Repeat this over and over to never get caught.
This leaves us with the case where \text{deg}(S) \leq 2 and S is not on a cycle.
Note that this means we have only two directions we can move in - for simplicity, let’s call them “left” and “right”.
The robot cannot start at S, so it must start either on the left or on the right.
The cases are symmetrical, so suppose it starts on the left.
There are now a couple of possibilities.
First, suppose we repeatedly move right, till we first reach a vertex whose degree is not 2.
Let the vertex we reach be v_R. Note that we definitely cannot be caught before reaching v_R.
Then, if v_R lies on a cycle or \text{deg}(v_R) \geq 3, we can safely avoid the robot in the future because of the initial analysis — in fact, if v_R lies on a cycle it will surely satisfy \text{deg}(v_R) \geq 3 anyway, so really all we care about is whether \text{deg}(v_R) \geq 3 or not.
That only leaves the case of \text{deg}(v_R) = 1.
Here, note that if the robot never actually visits v_R, we’ll definitely be safe since we can reach v_R and then just stay there.
If the robot does visit v_R however, we have no hope of avoiding the robot by moving towards the right since we’ll end up forced into a corner. So, our only hope is to move left and do something on that side.
Just like we found v_R, let v_L be the closest vertex on the left with degree \neq 2.
If \text{deg}(v_L) = 1, then we have no chance of avoiding the robot at all - recall that we’re in the case where the robot visits v_R, and if \text{deg}(v_R) = \text{deg}(v_L) = 1 the graph looks like a line.
If \text{deg}(v_L) \geq 3 however, we might be able to escape - as long as we’re able to reach v_L before getting caught.
Specifically, we have the following strategy:
- If it’s possible to move left without getting caught, move left.
- Otherwise, if it’s possible to stay in place without getting caught, stay in place.
- Otherwise, move right.
If we’re able to reach v_L using this strategy, we’ll be free, otherwise it’s impossible to do so.
The question is, when exactly does this strategy fail?
Let d = \text{dist}(v_L, S) denote the distance from S to v_L.
We need at least d seconds to reach v_L, so a necessary condition is that the robot is somewhere to the left of v_L at some time \geq d.
However, there’s the additional constraint that we must have not lost before that: that is, if t denotes the first time \geq d that the robot is to the left of v_L, then the robot must not have visited v_R at a time \lt t.
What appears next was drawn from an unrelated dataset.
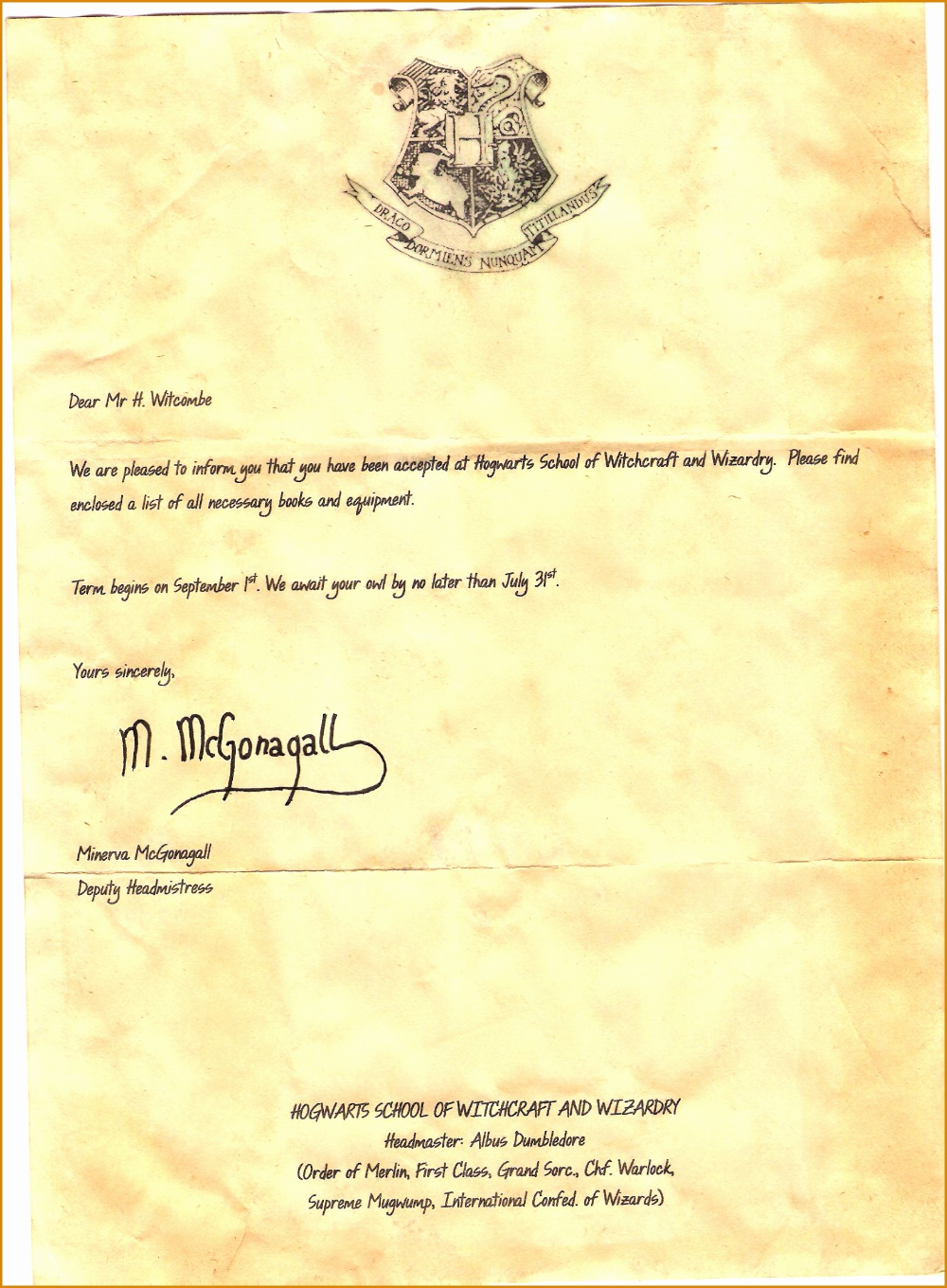 Hogwarts Acceptance Letter Template Pdf Contesting Wiki Within Harry Potter Ac In 2020 Hogwarts Acceptance Letter Template Harry Potter Letter Hogwarts Letter Template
These conditions are necessary, and it’s not hard to see that they’re sufficient as well - since we always strive to make the leftward-most move we can, we’ll end up exactly one vertex to the right of the robot in no more than d-1 steps; after which if the robot ever goes to the left of v_L we’re free.
Now that the conditions are known, let’s move to counting valid walks.
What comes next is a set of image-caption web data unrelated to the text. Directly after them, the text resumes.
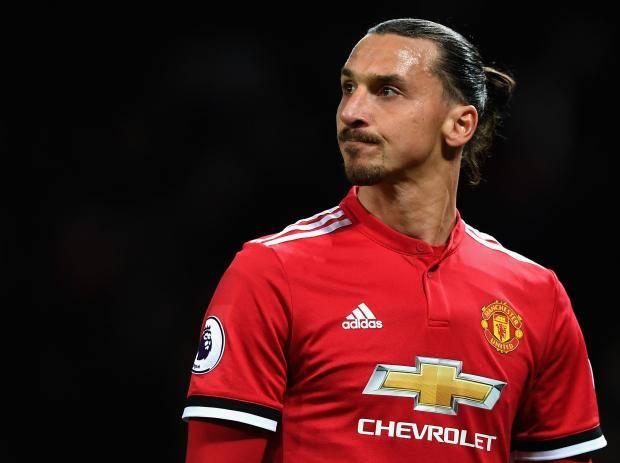 12 Ocak transfer borsası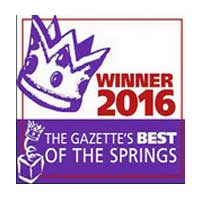 Best of the Springs 2016 Best Lawyer Attorney Andrew Bryant Colorado Springs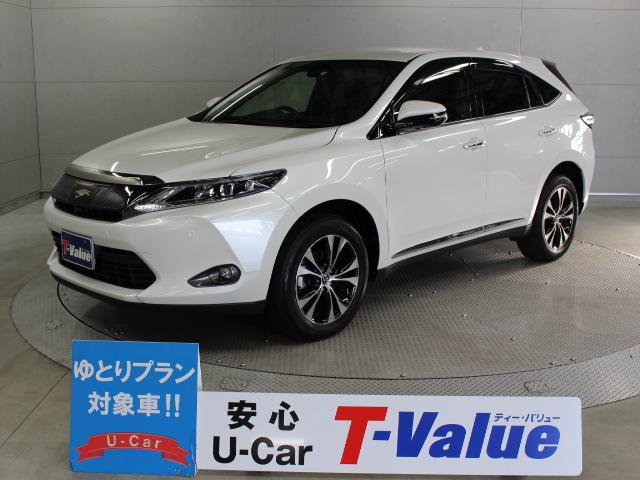 トヨタ プレミアム アドバンスドパッケージ スタイルモーヴ JBL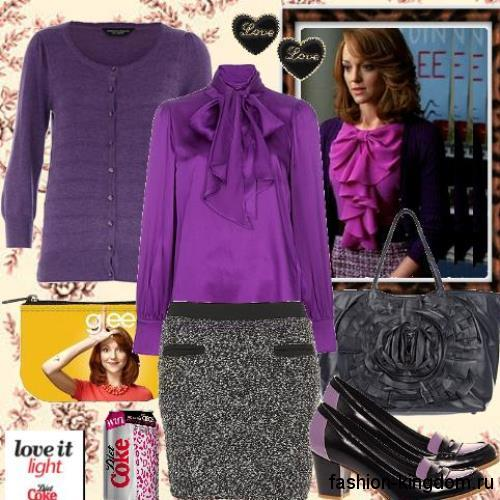 Блузка фиолетового цвета с жабо и длинными рукавами в тандеме с юбкой-миди асфальтного оттенка.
Case 1: \text{deg}(S) \geq 3 or S lies on a cycle.
Here, all walks of length K that don’t start at S are valid.
Counting the number of such walks can be done using dynamic programming.
Specifically, define dp_{i, j} to be the number of valid walks of length j ending at vertex i.
dp_{i, j} can be computed as the sum of dp_{x, j-1} across all x that are adjacent to i.
The base conditions are dp_{i, 0} = 1 for all i, except dp_{S, 0} = 0.
This runs in \mathcal{O}(K\cdot (N+M)) time - there are \mathcal{O}(NK) states, and each edge is processed at most twice per length.
To check if S lies on a cycle, start a DFS at S and check if there are any back-edges to S.
Case 2: \text{deg}(S) = 1.
Let’s count just avoidable walks that start to the left of S - ones that start on the right can be handled similarly.
We have sub-cases here.
As defined above, let v_L and v_R be the closest vertices to the left/right of v whose degree is \neq 2.
Case 2.1: If \text{deg}(v_R) \geq 3, then any walk starting on the left is valid.
Counting such walks can be done using the same DP as before, just with the initial conditions being dp_{i, 0} = 1 for only those i on the left.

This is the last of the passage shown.